- Term Papers and Free Essays

Financial Ratio Analysis Report Of Ford Motor Company

Essay by   •  March 7, 2011  •  1,668 Words (7 Pages)  •  3,723 Views

Essay Preview: Financial Ratio Analysis Report Of Ford Motor Company

Report this essay
Page 1 of 7

Any successful business owner or investor is constantly evaluating the performance of the companies they are involved with, comparing historical figures with its industry competitors, and even with successful businesses from other industries. To complete a thorough examination of any company's effectiveness, however, more needs to be looked at than the easily attainable numbers like sales, profits, and total assets. Luckily, there are many well-tested ratios out there that make the task a bit less daunting. Financial ratio analysis helps identify and quantify a company's strengths and weaknesses, evaluate its financial position, and shows potential risks. As with any other form of analysis, financial ratios aren't definitive and their results shouldn't be viewed as the only possibilities. However, when used in conjuncture with various other business evaluation processes, financial ratios are invaluable. By examining Ford Motor Company's financial ratios, along with a few other company factors, this report will give a clear picture of how the company is doing now and should do in the future.

This is a trend table of Ford's financial ratio for the previous five years:

Ford Motor Co. (DE)

════════════════

■ **Task set**:
A) Translate this sentence from the essay on Ford's financial ratios into Spanish: "Luckily, there are many well-tested ratios out there that make the task a bit less daunting."
B) Carry on the essay on Ford's financial ratios from the point where it stops.

■ **Data section**:
════════════════

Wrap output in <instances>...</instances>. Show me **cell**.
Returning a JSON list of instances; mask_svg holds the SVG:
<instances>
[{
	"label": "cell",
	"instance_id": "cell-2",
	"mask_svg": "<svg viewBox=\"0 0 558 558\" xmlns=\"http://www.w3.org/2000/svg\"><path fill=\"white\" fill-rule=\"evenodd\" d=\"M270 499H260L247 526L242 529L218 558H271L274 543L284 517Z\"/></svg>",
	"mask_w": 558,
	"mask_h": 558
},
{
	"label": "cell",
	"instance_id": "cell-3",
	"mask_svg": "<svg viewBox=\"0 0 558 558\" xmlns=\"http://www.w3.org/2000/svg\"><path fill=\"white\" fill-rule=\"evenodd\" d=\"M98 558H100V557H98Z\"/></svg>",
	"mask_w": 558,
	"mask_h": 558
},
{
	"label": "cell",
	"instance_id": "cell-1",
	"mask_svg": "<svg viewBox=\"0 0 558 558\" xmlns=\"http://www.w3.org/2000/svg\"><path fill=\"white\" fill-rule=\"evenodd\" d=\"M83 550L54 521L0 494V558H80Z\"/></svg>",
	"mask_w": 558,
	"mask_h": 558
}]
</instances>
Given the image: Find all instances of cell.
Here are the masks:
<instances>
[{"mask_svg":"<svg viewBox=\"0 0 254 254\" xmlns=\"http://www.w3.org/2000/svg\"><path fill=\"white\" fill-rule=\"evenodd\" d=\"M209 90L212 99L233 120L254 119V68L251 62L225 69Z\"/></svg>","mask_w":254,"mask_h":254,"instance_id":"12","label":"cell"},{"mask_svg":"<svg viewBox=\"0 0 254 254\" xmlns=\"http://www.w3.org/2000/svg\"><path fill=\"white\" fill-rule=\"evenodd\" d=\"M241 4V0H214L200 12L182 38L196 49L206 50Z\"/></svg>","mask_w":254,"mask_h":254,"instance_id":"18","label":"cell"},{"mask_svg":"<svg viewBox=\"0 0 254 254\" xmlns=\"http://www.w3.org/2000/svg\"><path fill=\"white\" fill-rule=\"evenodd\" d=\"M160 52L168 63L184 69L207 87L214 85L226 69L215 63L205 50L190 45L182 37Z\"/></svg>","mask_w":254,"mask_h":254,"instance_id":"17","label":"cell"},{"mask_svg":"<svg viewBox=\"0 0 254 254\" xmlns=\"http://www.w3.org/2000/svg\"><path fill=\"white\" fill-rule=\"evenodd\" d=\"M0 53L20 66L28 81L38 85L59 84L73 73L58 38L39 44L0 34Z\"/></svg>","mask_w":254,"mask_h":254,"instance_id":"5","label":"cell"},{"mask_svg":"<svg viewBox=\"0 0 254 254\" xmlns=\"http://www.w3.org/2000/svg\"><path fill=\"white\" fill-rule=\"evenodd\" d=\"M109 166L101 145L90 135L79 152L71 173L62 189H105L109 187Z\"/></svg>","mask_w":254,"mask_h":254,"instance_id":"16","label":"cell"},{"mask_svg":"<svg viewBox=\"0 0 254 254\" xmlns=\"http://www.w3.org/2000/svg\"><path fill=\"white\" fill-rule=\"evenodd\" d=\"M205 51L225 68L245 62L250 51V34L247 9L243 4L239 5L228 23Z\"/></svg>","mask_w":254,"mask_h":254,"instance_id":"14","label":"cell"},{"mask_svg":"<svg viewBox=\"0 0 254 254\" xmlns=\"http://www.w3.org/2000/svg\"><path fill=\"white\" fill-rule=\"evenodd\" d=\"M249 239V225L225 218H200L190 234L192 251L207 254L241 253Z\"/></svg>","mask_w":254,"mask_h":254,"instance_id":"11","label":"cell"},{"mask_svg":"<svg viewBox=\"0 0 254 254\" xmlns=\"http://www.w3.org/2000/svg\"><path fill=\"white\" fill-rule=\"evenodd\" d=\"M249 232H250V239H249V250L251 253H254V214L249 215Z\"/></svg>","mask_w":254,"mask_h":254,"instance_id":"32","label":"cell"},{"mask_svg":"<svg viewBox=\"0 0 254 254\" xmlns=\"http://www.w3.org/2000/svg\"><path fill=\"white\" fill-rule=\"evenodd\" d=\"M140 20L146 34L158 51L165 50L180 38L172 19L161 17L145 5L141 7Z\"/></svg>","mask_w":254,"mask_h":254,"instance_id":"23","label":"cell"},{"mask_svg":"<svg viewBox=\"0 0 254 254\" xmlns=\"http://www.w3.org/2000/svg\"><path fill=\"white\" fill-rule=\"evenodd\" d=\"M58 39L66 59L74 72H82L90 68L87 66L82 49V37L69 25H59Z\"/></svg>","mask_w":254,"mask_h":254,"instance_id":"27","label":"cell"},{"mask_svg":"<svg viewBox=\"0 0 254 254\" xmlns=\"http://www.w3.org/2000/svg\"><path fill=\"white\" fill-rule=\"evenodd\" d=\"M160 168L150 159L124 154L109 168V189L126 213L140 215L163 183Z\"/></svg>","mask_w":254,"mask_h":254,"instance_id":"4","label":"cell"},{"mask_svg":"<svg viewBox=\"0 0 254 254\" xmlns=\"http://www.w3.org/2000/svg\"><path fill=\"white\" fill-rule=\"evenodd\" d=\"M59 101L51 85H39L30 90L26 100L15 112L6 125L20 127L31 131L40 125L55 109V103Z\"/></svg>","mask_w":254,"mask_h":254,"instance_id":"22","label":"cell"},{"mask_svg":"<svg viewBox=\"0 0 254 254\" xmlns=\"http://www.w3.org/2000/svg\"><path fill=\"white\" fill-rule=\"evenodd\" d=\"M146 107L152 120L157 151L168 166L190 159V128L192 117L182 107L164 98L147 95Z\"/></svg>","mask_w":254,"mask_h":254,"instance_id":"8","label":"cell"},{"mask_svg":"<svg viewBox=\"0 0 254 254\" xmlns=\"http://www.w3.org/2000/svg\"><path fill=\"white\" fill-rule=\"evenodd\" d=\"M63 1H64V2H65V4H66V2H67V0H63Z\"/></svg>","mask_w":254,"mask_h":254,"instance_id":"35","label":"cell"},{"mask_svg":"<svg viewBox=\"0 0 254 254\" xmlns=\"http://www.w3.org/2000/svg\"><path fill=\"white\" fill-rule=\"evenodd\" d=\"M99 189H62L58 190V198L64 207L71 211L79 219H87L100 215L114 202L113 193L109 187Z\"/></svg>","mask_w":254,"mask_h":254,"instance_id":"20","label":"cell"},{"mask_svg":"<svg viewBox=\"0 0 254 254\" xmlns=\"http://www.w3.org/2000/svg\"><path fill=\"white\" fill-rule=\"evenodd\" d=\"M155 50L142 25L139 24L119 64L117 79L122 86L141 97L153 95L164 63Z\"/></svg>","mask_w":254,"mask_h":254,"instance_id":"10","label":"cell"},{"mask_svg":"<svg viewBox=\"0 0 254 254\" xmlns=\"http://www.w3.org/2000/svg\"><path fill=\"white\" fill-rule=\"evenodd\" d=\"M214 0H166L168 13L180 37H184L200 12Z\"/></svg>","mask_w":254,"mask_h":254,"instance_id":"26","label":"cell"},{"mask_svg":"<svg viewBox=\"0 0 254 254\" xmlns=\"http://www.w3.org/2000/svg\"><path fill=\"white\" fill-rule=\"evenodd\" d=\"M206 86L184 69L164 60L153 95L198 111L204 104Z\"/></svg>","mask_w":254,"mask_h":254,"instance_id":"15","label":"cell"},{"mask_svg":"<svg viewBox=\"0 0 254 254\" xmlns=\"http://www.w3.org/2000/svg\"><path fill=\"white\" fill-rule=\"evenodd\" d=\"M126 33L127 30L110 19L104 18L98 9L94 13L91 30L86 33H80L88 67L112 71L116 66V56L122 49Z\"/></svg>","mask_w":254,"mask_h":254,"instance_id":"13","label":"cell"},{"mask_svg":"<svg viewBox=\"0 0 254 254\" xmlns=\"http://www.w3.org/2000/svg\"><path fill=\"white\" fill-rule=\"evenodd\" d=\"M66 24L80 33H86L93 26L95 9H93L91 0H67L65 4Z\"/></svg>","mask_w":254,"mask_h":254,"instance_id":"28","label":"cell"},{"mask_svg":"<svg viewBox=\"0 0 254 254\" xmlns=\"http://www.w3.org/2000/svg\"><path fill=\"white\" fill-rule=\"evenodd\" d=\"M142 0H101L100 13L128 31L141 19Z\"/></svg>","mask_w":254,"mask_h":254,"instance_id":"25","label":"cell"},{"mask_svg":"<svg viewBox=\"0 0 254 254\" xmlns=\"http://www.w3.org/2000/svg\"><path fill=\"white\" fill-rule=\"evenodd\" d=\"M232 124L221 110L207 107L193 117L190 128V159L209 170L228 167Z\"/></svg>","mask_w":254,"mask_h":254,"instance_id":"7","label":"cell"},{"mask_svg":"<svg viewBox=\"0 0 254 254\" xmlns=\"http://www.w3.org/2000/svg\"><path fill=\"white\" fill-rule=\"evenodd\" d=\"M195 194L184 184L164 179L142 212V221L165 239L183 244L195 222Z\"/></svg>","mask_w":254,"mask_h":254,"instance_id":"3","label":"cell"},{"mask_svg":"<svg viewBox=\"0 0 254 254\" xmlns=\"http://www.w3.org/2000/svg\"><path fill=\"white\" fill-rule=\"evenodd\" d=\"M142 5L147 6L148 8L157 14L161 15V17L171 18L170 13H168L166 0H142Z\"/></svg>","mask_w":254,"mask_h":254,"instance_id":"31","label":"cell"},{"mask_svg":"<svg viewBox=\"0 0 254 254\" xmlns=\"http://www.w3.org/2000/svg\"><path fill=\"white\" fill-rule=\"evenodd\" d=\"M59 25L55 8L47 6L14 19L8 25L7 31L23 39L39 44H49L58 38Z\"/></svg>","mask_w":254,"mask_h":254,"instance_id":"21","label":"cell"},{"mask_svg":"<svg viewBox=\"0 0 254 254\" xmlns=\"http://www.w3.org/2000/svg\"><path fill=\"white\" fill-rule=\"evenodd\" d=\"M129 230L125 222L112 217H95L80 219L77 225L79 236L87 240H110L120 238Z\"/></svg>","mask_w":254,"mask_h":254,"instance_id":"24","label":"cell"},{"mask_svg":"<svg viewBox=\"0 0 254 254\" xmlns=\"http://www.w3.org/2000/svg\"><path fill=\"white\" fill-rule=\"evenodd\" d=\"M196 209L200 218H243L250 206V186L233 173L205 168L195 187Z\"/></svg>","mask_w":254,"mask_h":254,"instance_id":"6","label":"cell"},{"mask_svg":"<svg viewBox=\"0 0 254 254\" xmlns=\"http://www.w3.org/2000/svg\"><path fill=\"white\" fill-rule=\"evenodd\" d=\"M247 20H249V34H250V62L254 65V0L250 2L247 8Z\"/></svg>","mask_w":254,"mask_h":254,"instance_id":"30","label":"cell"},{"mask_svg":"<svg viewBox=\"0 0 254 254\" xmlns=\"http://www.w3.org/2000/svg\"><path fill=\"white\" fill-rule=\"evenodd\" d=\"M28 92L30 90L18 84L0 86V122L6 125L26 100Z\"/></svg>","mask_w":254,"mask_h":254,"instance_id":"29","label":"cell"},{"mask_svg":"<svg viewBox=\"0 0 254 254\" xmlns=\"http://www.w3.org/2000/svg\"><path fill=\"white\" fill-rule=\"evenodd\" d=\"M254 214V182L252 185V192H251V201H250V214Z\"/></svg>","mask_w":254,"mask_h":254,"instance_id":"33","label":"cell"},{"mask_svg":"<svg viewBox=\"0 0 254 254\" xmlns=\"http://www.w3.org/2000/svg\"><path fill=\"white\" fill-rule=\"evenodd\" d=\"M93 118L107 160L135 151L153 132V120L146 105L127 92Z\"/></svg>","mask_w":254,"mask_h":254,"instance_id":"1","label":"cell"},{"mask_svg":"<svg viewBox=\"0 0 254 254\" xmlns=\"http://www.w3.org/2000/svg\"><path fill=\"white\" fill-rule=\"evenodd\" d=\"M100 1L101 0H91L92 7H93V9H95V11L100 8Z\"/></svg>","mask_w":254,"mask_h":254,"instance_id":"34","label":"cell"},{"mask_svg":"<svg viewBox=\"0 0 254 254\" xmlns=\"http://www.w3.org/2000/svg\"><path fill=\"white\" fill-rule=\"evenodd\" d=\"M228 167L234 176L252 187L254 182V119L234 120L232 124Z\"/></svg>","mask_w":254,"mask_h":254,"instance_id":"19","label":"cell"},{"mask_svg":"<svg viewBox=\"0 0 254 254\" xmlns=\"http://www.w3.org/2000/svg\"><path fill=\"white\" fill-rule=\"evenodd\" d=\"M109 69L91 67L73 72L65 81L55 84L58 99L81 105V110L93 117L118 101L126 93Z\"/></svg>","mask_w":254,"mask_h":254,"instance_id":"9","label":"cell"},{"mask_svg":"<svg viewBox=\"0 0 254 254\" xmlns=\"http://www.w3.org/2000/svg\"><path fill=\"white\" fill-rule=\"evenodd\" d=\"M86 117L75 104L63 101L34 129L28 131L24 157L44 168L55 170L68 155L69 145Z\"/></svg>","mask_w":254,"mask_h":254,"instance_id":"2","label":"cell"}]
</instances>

════════════════

■ **Written answers**:
A) Por suerte, existen muchos ratios bien probados que hacen la tarea un poco menos abrumadora.

B)
Ratios 12/31/2004 12/31/2003 12/31/2002 12/31/2001 12/31/2000

Return on Equity (%) 22.65 7.9 5.08 -70.04 29.07

Return on Assets (%) 1.19 0.29 0.1 -1.97 1.9

Return on Investment 8.13 5.62 5.87 2.23 11.24

Gross Margin 0.021 0.021 0.023 0.02 0.026

Operating Margin (%) 6.22 4.94 5.56 2.07 10.42

Net Profit Margin (%) 2.03 0.3 -0.6 -3.36 2.04

Quick Ratio 0.29 0.35 0.35 0.22 0.2

Current Ratio 0.47 0.52 0.51 0.37 0.33

Working Capital/Total Assets -0.22 -0.18 -0.16 -0.23 -0.28

Total Debt to Equity 8.61 13 25.67 18.3 6.05

Long Term Debt to Assets 0.35 0.38 0.41 0.44 0.35

Interest Coverage 1.69 1.18 1.11 0.3 1.76

This is a trend table of industrial average financial ratio for the previous five years in comparison:

Industry Averages

Ratios 12/31/2004 12/31/2003 12/31/2002 12/31/2001 12/31/2000

Return on Equity (%) 17.22 4.20 -90.92 -0.37 16.89

Return on Assets (%) 3.56 0.71 -2.08 4.18 4.62

Return on Investment 9.42 4.31 5.42 2.16 13.39

Gross Margin .018 .018 .019 .019 .020

Operating Margin (%) 5.42 4.09 -3.02 7.05 8.11

Net Profit Margin (%) 2.89 1.43 -0.67 3.79 3.88

Quick Ratio 0.86 0.91 0.71 0.71 0.80

Current Ratio 1.36 1.46 1.13 1.57 1.26

Working Capital/Total Assets 0.10 0.10 0.01 0.04 .06

Total Debt to Equity 7.26 11.67 19.23 14.82 8.05

Long Term Debt to Assets 0.35 0.49 0.95 0.45 0.21

Interest Coverage 8.85 3.00 0.13 -1.63 6.48

The analysis of these ratios shows how Ford stands as a company for the past five years. Return on equity (ROE) reveals how much profit a company earned in comparison to the total amount of shareholder equity on the balance sheet. For long-term investing with great rewards, companies that have high return on equity ratios can provide the biggest payoffs. This ratio also tells investors how effectively their capital is being reinvested, so it is a good gauge of management's money handling skills. Ford is showing a considerable turn around in this area this past year, which could easily be due to changes in management. They are also reasonably following the industry in this area.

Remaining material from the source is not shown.